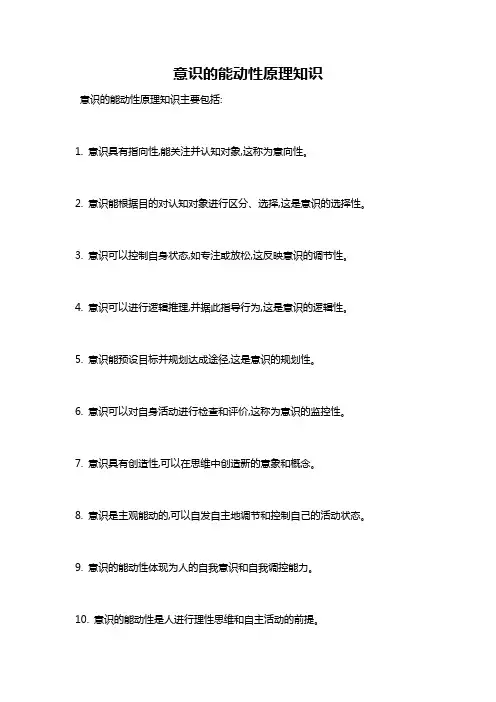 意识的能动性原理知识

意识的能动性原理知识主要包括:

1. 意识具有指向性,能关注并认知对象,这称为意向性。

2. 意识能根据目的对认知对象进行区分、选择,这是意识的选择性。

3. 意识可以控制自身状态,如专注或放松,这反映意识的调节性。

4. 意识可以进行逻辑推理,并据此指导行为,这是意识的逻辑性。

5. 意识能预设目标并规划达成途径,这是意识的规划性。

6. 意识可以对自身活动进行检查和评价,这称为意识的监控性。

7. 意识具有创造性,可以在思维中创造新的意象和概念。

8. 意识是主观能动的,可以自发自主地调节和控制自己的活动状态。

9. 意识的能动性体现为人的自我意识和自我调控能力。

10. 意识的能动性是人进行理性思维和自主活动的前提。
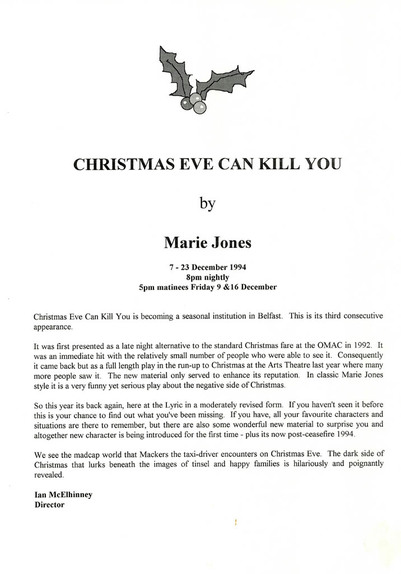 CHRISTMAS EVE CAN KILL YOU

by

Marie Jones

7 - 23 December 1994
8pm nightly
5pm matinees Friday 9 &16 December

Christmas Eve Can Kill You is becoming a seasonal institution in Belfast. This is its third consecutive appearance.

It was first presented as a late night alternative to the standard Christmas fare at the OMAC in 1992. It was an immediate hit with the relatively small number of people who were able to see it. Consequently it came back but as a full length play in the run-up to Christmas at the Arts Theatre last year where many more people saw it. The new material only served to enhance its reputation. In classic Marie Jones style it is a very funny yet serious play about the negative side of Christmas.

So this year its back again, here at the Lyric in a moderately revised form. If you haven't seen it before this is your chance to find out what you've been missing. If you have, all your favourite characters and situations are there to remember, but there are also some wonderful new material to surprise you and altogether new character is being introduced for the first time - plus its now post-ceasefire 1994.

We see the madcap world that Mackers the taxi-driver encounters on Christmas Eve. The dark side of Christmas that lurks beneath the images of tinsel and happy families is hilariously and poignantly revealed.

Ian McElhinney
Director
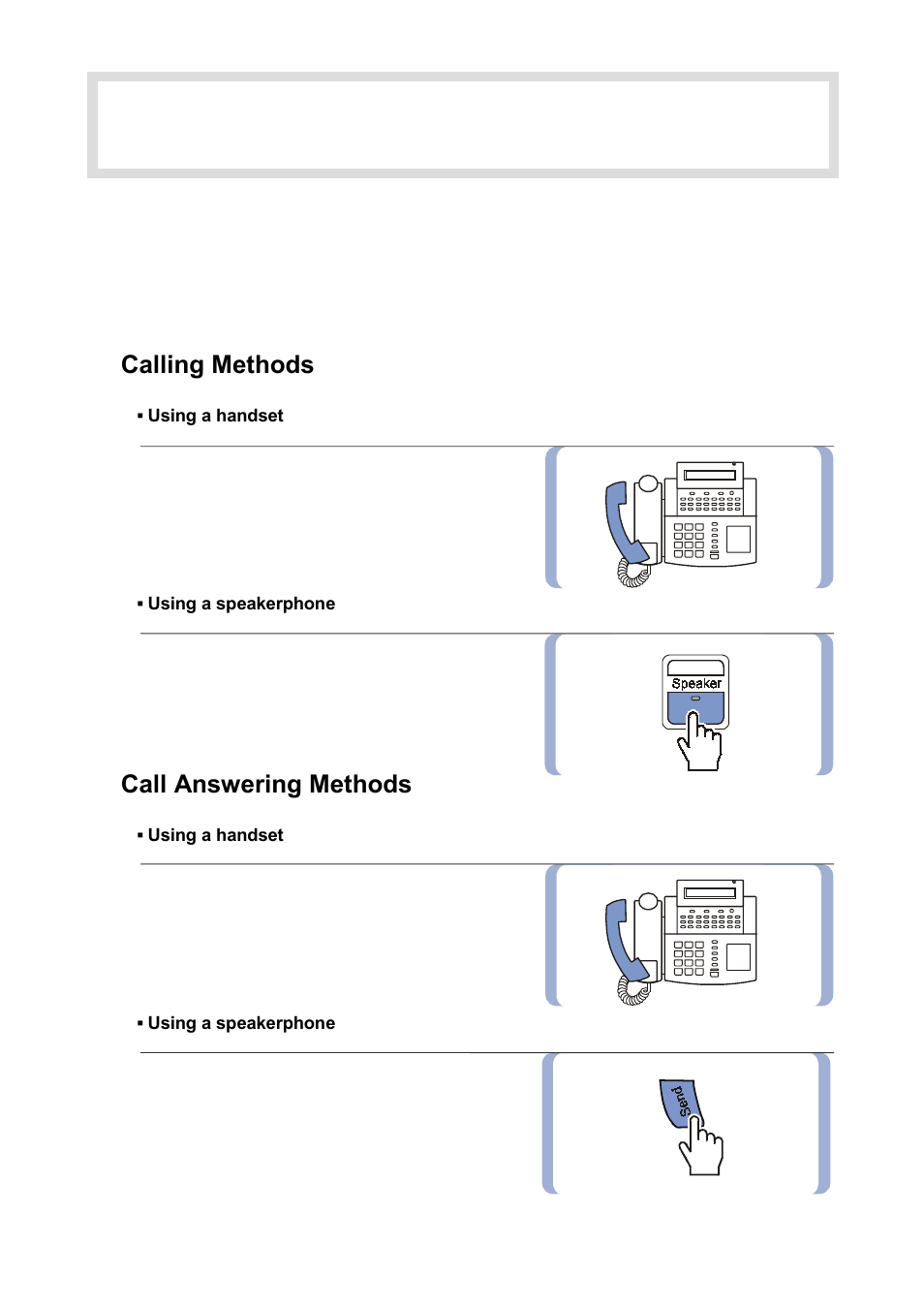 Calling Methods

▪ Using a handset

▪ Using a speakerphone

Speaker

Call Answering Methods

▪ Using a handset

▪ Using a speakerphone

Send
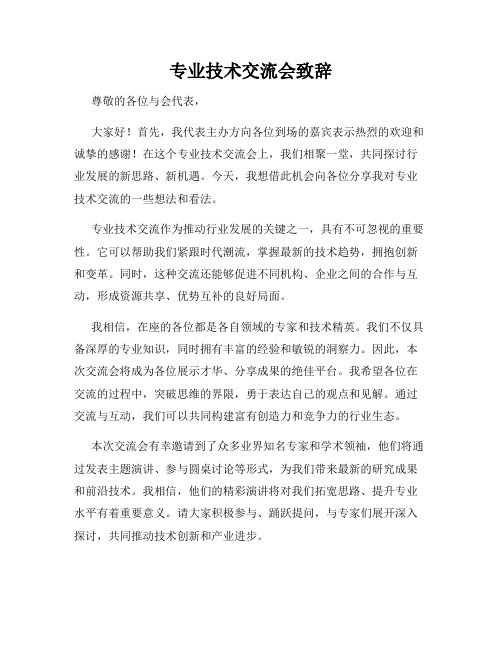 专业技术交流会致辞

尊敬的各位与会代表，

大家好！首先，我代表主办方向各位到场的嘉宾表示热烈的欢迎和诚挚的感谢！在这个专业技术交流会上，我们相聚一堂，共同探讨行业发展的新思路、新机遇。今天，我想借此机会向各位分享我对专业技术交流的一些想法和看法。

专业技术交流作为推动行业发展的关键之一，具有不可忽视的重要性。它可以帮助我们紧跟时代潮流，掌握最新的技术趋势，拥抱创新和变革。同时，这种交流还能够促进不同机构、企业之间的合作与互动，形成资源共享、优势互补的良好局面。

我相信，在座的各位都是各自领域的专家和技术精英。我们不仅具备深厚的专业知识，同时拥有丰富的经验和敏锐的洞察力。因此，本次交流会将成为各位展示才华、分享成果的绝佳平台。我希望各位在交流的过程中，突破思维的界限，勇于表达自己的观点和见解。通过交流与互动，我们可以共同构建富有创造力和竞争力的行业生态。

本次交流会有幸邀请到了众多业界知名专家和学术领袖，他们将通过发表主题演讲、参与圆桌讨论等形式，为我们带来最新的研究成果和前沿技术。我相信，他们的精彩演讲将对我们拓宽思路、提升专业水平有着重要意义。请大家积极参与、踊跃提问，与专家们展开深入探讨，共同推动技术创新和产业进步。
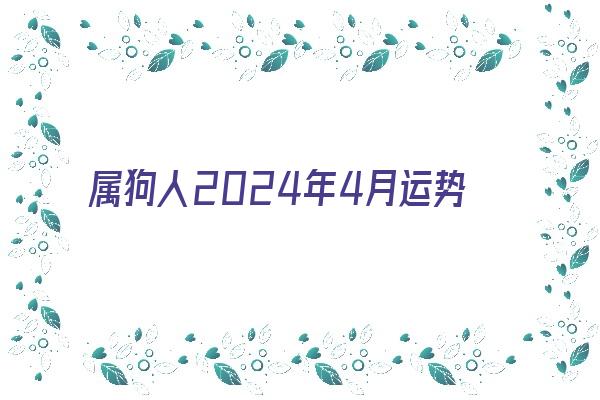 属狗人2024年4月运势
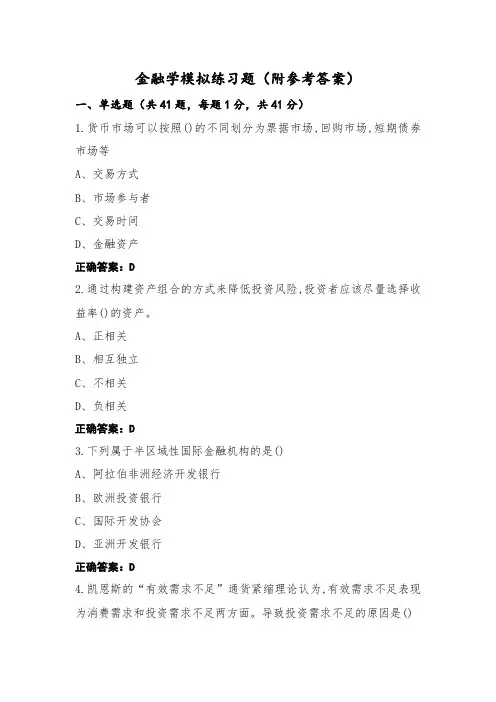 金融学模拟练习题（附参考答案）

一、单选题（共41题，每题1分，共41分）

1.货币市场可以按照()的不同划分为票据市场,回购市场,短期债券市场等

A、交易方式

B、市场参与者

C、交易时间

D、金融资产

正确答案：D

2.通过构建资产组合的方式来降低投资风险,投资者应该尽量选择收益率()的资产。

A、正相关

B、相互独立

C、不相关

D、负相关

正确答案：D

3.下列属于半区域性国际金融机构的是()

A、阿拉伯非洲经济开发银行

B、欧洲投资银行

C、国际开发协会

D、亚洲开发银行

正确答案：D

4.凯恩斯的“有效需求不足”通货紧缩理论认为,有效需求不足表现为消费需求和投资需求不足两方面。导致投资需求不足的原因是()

• [What needs to be done]: Which lines in the entries above contain "December"? Pull each of them out.

• [Answer area]:
7 - 23 December 1994
5pm matinees Friday 9 &16 December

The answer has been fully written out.